The numbers illustrate the scale of the challenge. Africa has only about 2,000 registered cardiologists serving a population of more than 1.2 billion people, equivalent to one cardiologist for roughly 600,000 people.
For patients diagnosed with complex heart conditions, travelling abroad is often viewed as their best chance of survival rather than a luxury.
Healthcare leaders say this creates a vicious cycle. Weak investment in medical professionals reduces confidence in African health systems, forcing patients overseas. The money spent abroad could instead be invested in expanding specialist services, upgrading hospitals and strengthening local healthcare systems.
The hospital also stressed that improving healthcare quality requires internationally recognised accreditation and standardised clinical practices.
Independent accreditation, it argued, would help hospitals demonstrate that patients can receive world-class treatment within Africa while improving patient safety and reducing variations in the quality of care.
Changing the narrative
To help reverse these trends, Aga Khan University Hospital says it is building an integrated healthcare ecosystem focused on treatment, education, research and regional collaboration rather than simply expanding hospital infrastructure.
The hospital currently employs about 200 full-time specialists who combine clinical care with teaching and research.
It has established 16 fellowship programmes, residency training across nine medical specialities, undergraduate medical education and nursing programmes aimed at producing more African specialists locally.
Since 2020, its clinical research unit has conducted 17 clinical studies and trials, with three approved for use in Kenya, as part of efforts to strengthen locally generated medical evidence and reduce Africa’s dependence on imported healthcare innovations.
The hospital noted that Africa bears about 25 percent of the global disease burden despite accounting for only four of global clinical trials, a gap it said became painfully evident during the COVID-19 pandemic when the continent depended almost entirely on imported vaccines.

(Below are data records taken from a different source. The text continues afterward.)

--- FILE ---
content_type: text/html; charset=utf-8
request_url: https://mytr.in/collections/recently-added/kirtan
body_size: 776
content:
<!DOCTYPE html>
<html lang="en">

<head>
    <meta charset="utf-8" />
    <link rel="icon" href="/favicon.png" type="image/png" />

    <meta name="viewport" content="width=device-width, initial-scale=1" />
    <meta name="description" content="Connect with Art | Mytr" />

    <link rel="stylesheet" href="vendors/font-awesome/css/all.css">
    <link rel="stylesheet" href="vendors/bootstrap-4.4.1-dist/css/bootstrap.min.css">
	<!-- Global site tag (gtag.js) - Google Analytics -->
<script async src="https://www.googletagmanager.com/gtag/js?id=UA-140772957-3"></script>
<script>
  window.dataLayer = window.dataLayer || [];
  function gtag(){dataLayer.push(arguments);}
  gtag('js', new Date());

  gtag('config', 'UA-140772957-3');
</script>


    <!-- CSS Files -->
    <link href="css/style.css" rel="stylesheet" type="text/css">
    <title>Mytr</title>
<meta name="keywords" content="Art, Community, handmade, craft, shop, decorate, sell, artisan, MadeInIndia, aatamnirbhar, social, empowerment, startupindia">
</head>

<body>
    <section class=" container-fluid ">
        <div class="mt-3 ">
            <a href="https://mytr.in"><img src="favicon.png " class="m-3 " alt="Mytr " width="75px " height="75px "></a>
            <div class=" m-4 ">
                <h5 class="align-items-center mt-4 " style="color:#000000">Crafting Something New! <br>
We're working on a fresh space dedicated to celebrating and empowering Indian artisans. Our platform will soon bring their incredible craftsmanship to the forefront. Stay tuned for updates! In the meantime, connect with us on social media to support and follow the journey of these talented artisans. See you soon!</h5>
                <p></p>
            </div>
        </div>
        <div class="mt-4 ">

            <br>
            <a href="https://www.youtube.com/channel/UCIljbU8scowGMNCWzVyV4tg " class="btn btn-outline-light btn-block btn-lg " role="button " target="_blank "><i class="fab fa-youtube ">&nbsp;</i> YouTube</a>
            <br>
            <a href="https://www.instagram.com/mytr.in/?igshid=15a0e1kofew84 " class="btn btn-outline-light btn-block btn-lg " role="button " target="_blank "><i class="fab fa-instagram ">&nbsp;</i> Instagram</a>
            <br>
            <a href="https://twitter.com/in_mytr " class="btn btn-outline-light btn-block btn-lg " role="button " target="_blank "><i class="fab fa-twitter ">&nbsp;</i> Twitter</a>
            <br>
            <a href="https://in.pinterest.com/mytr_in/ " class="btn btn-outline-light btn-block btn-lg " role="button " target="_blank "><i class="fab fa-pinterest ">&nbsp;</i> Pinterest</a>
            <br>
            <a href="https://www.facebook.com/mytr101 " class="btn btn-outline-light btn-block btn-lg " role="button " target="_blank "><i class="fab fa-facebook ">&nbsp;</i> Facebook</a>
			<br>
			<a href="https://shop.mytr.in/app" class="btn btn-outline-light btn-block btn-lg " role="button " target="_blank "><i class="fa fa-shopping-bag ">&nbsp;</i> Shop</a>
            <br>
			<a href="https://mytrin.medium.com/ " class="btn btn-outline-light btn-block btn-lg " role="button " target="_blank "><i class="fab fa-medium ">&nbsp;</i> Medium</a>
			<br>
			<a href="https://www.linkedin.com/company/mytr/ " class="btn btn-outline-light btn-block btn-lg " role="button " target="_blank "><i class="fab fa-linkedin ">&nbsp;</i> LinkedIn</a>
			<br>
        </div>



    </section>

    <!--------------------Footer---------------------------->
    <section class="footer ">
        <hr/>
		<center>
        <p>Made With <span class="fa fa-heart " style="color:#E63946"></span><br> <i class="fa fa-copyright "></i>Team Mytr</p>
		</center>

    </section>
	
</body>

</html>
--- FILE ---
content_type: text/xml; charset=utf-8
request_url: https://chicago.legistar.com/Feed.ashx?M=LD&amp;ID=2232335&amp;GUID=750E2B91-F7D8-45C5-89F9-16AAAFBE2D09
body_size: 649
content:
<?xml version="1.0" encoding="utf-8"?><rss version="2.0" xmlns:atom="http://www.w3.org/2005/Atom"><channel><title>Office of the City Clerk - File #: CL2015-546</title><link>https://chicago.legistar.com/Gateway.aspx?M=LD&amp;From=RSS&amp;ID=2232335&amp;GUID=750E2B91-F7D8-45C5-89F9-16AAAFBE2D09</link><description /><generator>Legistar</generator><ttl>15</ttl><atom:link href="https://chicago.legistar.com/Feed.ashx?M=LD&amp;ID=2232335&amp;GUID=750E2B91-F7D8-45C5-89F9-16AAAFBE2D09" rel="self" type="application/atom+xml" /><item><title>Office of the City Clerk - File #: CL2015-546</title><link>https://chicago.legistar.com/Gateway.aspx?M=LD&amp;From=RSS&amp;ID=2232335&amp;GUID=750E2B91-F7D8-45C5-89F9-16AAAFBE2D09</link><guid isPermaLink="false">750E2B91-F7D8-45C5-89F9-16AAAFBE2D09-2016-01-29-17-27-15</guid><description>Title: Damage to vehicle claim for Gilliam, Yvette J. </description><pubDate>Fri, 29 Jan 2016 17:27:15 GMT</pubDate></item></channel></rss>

To improve access to specialised care across the continent, Aga Khan University Hospital has also partnered with Kenya Airways to create an integrated medical travel network linking Nairobi with 34 African destinations.
The initiative provides patients with coordinated referrals, telemedicine consultations before travel, specialised medical flights, airport-to-hospital transfers, accommodation support and follow-up care after returning home.
The hospital believes the model can position Nairobi as a regional healthcare hub while keeping African patients, medical talent and healthcare spending within the continent.
“Our goal is not just to build hospitals. It is to build an ecosystem that trains specialists, generates research, delivers internationally accredited care and gives Africans confidence that they can receive world-class treatment without leaving the continent,” Khalani affirmed.